In recent years, AI-based models have started to bridge this gap between approximate (classical) methods and highly accurate (quantum mechanical) methods. Despite great advances in the field, a persistent challenge has been the scaling of AI-based approaches to large biomolecular systems of realistic size. One central reason which has hindered the widespread adaptation for large and complex biomolecules has been the lack of accurate treatment of quantum effects at long distances between atoms. Simply put, the atoms in a molecule not only interact with atoms that are nearby but also with atoms far away. The larger the molecule, the more important are the long-range effects. Without such long-range interactions, life as we know it would not be possible, as biomolecules would not be functional.

The new SO3LR model overcomes these challenges, pushing the frontier of efficiency, accuracy, scalability, and transferability for simulating organic and biological molecules. The scientists were able to achieve this, by designing the new SO3LR model using a hybrid approach. It divides the complex task of calculating the quantum mechanical interactions between the atoms into two complementary components: A fast and highly accurate machine learning model, which learns the complex, quantum many-body interactions that occur at short and medium distances is combined with universal, physically-grounded equations, accurately describing the interactions between the atoms at long distances. “Reliable simulations at the biomolecular scale hinge on long-range effects, so SO3LR encodes them by design,” explains Adil Kabylda of the University of Luxembourg, who led the project. “This allows our model to focus its powerful learning capacity on capturing the complex quantum effects that traditional models are missing to date,” adds Thorben Frank, postdoctoral researcher at TU Berlin and BIFOLD Institute. 
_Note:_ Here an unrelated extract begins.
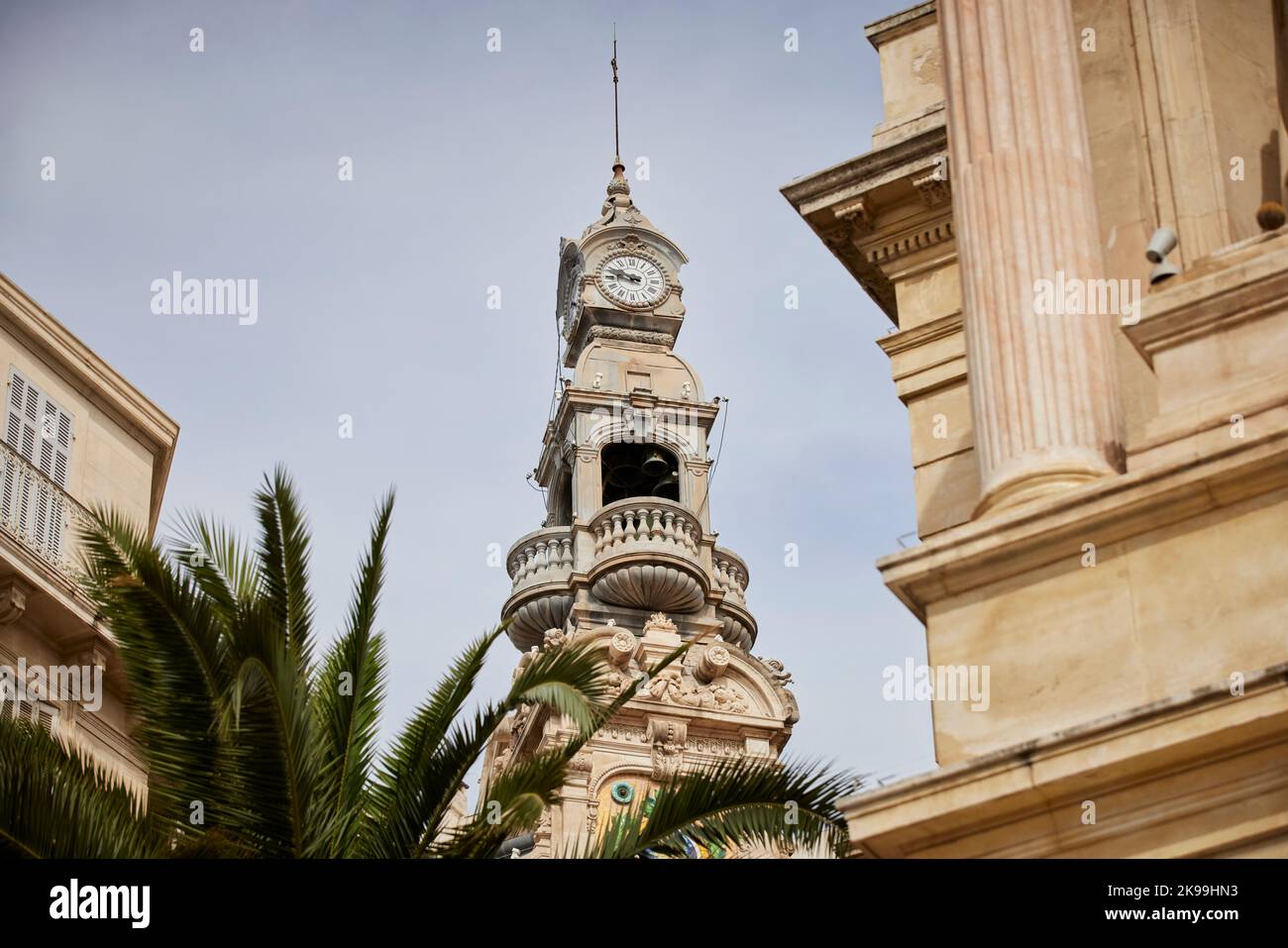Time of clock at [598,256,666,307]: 9:47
The crucial breakthrough with SO3LR lies in its universality

The second challenge which needed to be solved was the universal applicability of a single model to many different molecules. Therefore, the team created an extensive and diverse dataset of over 4 million carefully curated molecular structures, which has been a key factor for “teaching” SO3LR how to accurately describe the vast diversity of molecules that exist in nature, achieving a level of transferability beyond that of former methods. 
To demonstrate the capabilities of SO3LR, the research team performed a series of challenging simulations for all four major types of biomolecules that can be found in nature. For example, they performed simulations of large biomolecular systems in an explicit water environment, including the crambin protein and a complex glycoprotein. They further performed simulations for a lipid POPC bilayer, which serves as a model system for human cell membranes. “The crucial breakthrough with SO3LR lies in its universality. Instead of having to go through the lengthy and complex process of data generation and subsequent model training for every new molecule, we provide a single, ready-to-use foundation model. This saves researchers the time and compute-intensive preparation steps and allows them to directly test hypotheses with quantum-mechanical accuracy,” explains Prof. Klaus-Robert Müller, Co-Director of BIFOLD. “SO3LR represents a crucial step towards this goal. By combining machine learning with physical principles, we are opening the door to modeling realistic biological processes with quantum accuracy, which has profound implications for understanding health and disease and designing the next generation of drugs”, says Prof. Alexandre Tkatchenko from the University of Luxembourg, summarizing the impact of this work.

In the realm of AI models being increasingly in the hands of private companies, the model and its underlying datasets are being made openly accessible to the scientific community to accelerate further advancements in the field.